Exercise description: Reproduce the listing word for word. Skip any image.

======== Data records

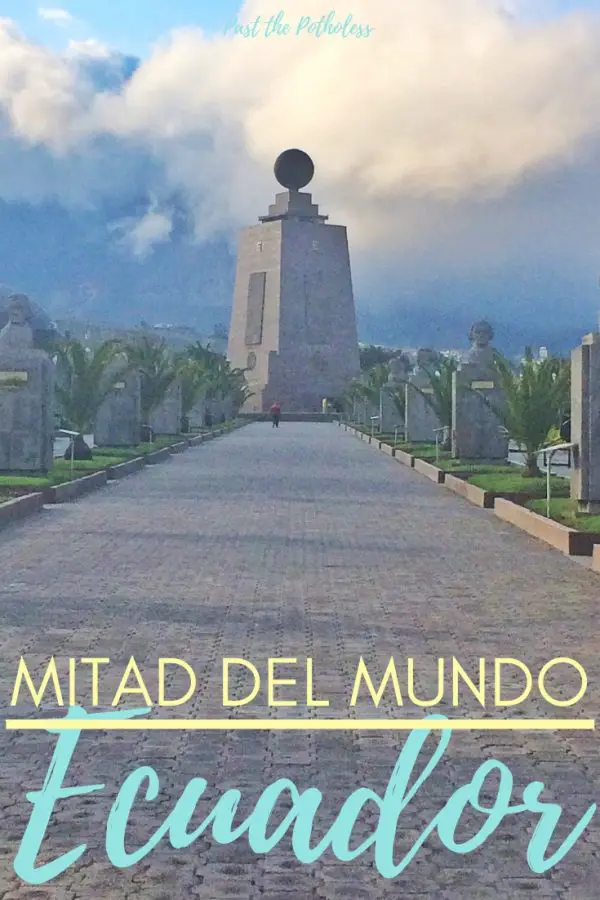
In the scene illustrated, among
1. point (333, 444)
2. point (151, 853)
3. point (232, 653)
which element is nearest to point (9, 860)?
point (151, 853)

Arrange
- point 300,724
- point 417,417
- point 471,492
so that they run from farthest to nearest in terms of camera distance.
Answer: point 417,417, point 471,492, point 300,724

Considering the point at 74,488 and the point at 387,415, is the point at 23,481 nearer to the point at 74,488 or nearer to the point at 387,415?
the point at 74,488

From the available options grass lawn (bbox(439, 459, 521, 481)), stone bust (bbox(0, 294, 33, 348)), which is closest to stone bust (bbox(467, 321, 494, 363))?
grass lawn (bbox(439, 459, 521, 481))

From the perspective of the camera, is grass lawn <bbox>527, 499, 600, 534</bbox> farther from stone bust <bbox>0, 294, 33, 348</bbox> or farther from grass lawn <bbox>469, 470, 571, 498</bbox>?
stone bust <bbox>0, 294, 33, 348</bbox>

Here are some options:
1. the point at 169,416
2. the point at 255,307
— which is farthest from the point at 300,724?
the point at 255,307

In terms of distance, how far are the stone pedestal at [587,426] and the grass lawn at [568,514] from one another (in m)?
0.15

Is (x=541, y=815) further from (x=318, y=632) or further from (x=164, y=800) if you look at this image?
(x=318, y=632)

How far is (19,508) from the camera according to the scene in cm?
1321

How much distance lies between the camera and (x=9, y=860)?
11.8ft

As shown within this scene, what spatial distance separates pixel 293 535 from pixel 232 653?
5367 millimetres

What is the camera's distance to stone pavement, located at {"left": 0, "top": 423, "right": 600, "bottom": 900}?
3.55 metres

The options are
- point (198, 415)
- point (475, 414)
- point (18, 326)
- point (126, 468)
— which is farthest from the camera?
point (198, 415)

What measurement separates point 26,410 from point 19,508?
416 cm

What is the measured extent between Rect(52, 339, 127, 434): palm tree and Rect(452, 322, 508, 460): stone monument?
5.78 m
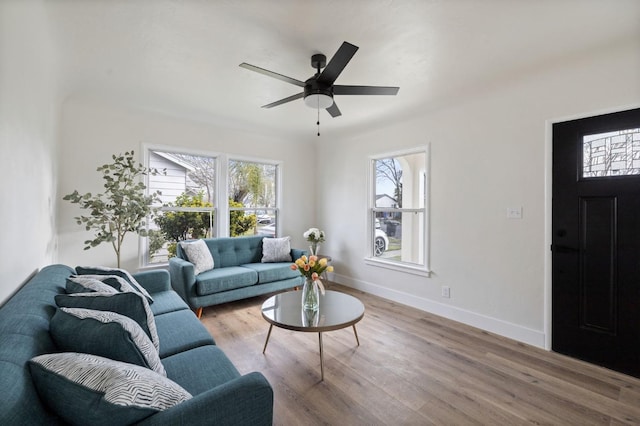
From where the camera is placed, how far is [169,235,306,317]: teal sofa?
128 inches

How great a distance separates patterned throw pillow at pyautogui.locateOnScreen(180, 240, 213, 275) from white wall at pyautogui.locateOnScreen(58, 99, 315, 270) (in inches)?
29.7

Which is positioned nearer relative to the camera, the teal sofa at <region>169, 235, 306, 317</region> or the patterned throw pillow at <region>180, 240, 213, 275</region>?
the teal sofa at <region>169, 235, 306, 317</region>

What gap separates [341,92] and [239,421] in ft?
7.39

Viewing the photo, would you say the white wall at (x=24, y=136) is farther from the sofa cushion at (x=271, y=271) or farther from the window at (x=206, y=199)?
the sofa cushion at (x=271, y=271)

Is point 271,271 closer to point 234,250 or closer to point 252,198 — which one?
point 234,250

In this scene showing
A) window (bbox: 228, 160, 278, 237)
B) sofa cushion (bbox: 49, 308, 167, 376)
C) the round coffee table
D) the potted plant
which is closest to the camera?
sofa cushion (bbox: 49, 308, 167, 376)

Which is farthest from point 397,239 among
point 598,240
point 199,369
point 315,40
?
point 199,369

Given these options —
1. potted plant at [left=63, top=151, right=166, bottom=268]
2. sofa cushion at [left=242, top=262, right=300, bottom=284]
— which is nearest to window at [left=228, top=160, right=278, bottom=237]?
sofa cushion at [left=242, top=262, right=300, bottom=284]

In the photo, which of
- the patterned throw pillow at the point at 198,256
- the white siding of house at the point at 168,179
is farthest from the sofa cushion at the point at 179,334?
the white siding of house at the point at 168,179

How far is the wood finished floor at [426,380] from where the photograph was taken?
5.95ft

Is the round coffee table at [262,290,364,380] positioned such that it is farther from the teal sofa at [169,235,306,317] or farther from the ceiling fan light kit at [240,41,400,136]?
the ceiling fan light kit at [240,41,400,136]

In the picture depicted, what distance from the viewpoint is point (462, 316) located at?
3.29 metres

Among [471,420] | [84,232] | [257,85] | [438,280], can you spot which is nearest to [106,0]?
[257,85]

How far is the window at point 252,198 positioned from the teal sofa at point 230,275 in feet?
1.33
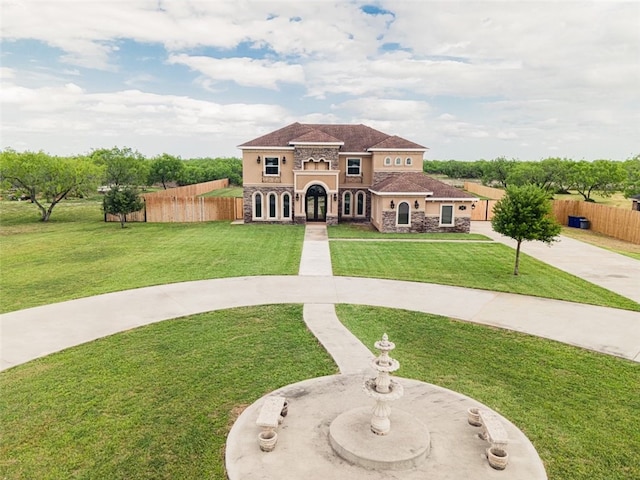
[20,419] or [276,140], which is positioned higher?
[276,140]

================

The response:
In the scene illustrated, among
1. point (333, 444)
2. point (151, 853)
3. point (232, 653)
which element is nearest to point (9, 860)?
point (151, 853)

Arrange
- point 300,724
- point 417,417
- point 471,492
so that they run from farthest to nearest in terms of camera distance.
Answer: point 417,417, point 471,492, point 300,724

Considering the point at 74,488 and the point at 387,415, is the point at 23,481 nearer to the point at 74,488 or nearer to the point at 387,415?
the point at 74,488

From the available options grass lawn (bbox(439, 459, 521, 481)), stone bust (bbox(0, 294, 33, 348)), which is closest to stone bust (bbox(467, 321, 494, 363))?
grass lawn (bbox(439, 459, 521, 481))

From the perspective of the camera, is grass lawn <bbox>527, 499, 600, 534</bbox> farther from stone bust <bbox>0, 294, 33, 348</bbox> or farther from grass lawn <bbox>469, 470, 571, 498</bbox>?
stone bust <bbox>0, 294, 33, 348</bbox>

Here are some options:
1. the point at 169,416
2. the point at 255,307
— which is farthest from the point at 300,724?
the point at 255,307

In terms of distance, how far are the stone pedestal at [587,426] and the grass lawn at [568,514] from one another (in m)?
0.15

Is (x=541, y=815) further from (x=318, y=632) or further from (x=164, y=800) if you look at this image?
(x=318, y=632)

How far is (19,508) from the camera according to the scene in cm?
1321

How much distance lies between the camera and (x=9, y=860)?
11.8ft

As shown within this scene, what spatial distance separates pixel 293 535 from pixel 232 653?
5367 millimetres

What is the camera's distance to stone pavement, located at {"left": 0, "top": 423, "right": 600, "bottom": 900}?
3.55 metres

The options are
- point (198, 415)
- point (475, 414)
- point (18, 326)
- point (126, 468)
— which is farthest from the camera?
point (198, 415)

What measurement separates point 26,410 from point 19,508?
416 cm

What is the measured extent between Rect(52, 339, 127, 434): palm tree and Rect(452, 322, 508, 460): stone monument?
5.78 m
From where the camera is placed, how far is [169,235,306,317]: teal sofa?
128 inches

How great a distance separates patterned throw pillow at pyautogui.locateOnScreen(180, 240, 213, 275) from white wall at pyautogui.locateOnScreen(58, 99, 315, 270) (in inches)?
29.7

Which is positioned nearer relative to the camera, the teal sofa at <region>169, 235, 306, 317</region> or the patterned throw pillow at <region>180, 240, 213, 275</region>?
the teal sofa at <region>169, 235, 306, 317</region>

What gap separates [341,92] and [239,421] in ft?
7.39

Viewing the photo, would you say the white wall at (x=24, y=136) is farther from the sofa cushion at (x=271, y=271) or farther from the window at (x=206, y=199)?
the sofa cushion at (x=271, y=271)

Is point 271,271 closer to point 234,250 or closer to point 252,198 — which one?
point 234,250

In this scene showing
A) window (bbox: 228, 160, 278, 237)
B) sofa cushion (bbox: 49, 308, 167, 376)
C) the round coffee table
D) the potted plant
which is closest to the camera?
sofa cushion (bbox: 49, 308, 167, 376)

Which is farthest from point 397,239 among
point 598,240
point 199,369
point 315,40
?
point 199,369

Given these options —
1. potted plant at [left=63, top=151, right=166, bottom=268]
2. sofa cushion at [left=242, top=262, right=300, bottom=284]
— which is nearest to window at [left=228, top=160, right=278, bottom=237]?
sofa cushion at [left=242, top=262, right=300, bottom=284]

In the photo, which of
- the patterned throw pillow at the point at 198,256
- the white siding of house at the point at 168,179
is farthest from the sofa cushion at the point at 179,334?
the white siding of house at the point at 168,179

How far is the wood finished floor at [426,380] from where the photograph was taken?
5.95ft

Is the round coffee table at [262,290,364,380] positioned such that it is farther from the teal sofa at [169,235,306,317] or farther from the ceiling fan light kit at [240,41,400,136]?
the ceiling fan light kit at [240,41,400,136]

In the picture depicted, what distance from the viewpoint is point (462, 316) located at?
3.29 metres

Among [471,420] | [84,232] | [257,85] | [438,280], can you spot which is nearest to [106,0]?
[257,85]

How far is the window at point 252,198 positioned from the teal sofa at point 230,275 in feet?
1.33
[20,419] or [276,140], which is positioned higher?
[276,140]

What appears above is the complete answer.